Mini quotes a maximum driving range of 233 kilometres on the WLTP cycle, which again is at the lower end of what’s on offer from rivals. Only the Mazda MX-30 Electric quotes a shorter range (200km).
As for driving performance, the company claims the Cooper SE will dash from 0-100 in 7.3 seconds and hit a top speed of 150km/h. That’s about half a second off the petrol-powered Mini Cooper S 3-Door Hatch (6.7 seconds).
Mini Australia doesn’t quote consumption figures in its local marketing, but a global guide says the claimed energy of the Cooper SE 3-Door Hatch is 15.2-17.6kWh/100km on the WLTP cycle. Our test car’s trip computer was showing an average of 15.0kWh/100km.
While the teeny battery doesn’t offer the most range, it makes for pretty quick charging even using older technology. Mini says the Electric Hatch supports only up to 50kW DC fast charging, though even at that rate you can replenish 80 per cent from zero in just 36 minutes.
That extends to 3.12 hours if you charge via a 7.4kW AC charger via a Type 2 plug.
This was my first time piloting an electric Mini and I have to say, after being somewhat disappointed by the pricing and the performance/range specifications on paper, the drive experience turned things around.
Mini prides itself on offering cars with a ‘go-kart feel’ behind the wheel, and the Mini Electric does a pretty good job at upholding that mantra.
Weighing in at just 1365kg, the top-spec Mini Electric Hatch is one of the lightest EVs on sale (courtesy of that small 32.6kWh battery), it’s only 140kg heavier than an equivalent Mini Cooper S 3-Door Hatch – or about two adults-worth.
The nominal weight penalty pays dividends in the drive experience. The Mini Electric drives and handles like a regular Mini should: it’s zippy, darty at the front end, and genuinely fun to punt around.
We spent most of our time with the Mini Electric commuting to and from the CarExpert office, including a mix of freeway and inner-city driving. The Mini ate it all up with no dramas.
However, as we’ve mentioned in previous Mini reviews – and vehicles based on the BMW UKL platform in general – road noise isn’t filtered out as much as we’d like, especially from a premium vehicle. The fact the electric drivetrain is much quieter in operation than a conventional petrol or diesel engine only amplifies this.

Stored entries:
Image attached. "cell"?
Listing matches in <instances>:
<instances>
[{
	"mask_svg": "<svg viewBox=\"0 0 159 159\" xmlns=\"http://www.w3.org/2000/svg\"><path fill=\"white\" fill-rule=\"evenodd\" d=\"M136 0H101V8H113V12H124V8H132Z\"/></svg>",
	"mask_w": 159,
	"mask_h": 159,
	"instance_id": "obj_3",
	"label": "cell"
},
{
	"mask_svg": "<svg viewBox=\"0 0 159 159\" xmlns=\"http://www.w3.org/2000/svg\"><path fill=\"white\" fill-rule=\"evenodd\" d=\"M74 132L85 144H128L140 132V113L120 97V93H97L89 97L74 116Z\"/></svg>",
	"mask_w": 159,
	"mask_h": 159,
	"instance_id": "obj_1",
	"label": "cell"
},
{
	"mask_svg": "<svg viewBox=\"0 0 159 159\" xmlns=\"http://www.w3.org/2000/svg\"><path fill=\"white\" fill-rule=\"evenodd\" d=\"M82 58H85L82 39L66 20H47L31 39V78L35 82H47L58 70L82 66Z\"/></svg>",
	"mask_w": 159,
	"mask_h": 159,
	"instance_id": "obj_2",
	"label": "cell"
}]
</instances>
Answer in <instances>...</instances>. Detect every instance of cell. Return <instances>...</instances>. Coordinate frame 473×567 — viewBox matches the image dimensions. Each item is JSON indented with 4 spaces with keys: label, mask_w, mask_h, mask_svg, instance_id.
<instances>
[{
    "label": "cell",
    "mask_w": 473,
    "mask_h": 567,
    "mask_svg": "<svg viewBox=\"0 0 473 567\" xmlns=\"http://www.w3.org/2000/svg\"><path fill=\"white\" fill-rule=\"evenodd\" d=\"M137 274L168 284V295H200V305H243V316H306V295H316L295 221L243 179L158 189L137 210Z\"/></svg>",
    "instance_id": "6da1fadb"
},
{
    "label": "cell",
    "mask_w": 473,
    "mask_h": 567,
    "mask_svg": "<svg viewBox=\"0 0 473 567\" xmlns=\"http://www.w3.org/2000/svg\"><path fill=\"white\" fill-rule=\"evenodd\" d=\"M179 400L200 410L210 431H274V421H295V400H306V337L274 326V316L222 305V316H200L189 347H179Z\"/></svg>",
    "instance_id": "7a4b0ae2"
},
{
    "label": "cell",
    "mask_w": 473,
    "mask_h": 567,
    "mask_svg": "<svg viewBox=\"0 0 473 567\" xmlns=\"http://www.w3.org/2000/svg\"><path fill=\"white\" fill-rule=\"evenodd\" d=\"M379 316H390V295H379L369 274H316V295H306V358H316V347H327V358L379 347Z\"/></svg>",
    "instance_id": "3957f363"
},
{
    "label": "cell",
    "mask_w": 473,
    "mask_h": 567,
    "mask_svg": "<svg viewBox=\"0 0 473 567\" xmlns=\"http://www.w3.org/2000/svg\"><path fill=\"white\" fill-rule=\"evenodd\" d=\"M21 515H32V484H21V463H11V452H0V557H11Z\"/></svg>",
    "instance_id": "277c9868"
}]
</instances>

__Questions__.
1. Rewrite everything in the Mini Electric review from "Weighing in at" down to "about two adults-worth.", swapping "Weighing in" for "Tipping the scales".
2. According to the Mini Electric review, what average energy consumption did the test car's trip computer show?

__Expected outputs__.
1.
Tipping the scales at just 1365kg, the top-spec Mini Electric Hatch is one of the lightest EVs on sale (courtesy of that small 32.6kWh battery), it’s only 140kg heavier than an equivalent Mini Cooper S 3-Door Hatch – or about two adults-worth.

2. 15.0kWh/100km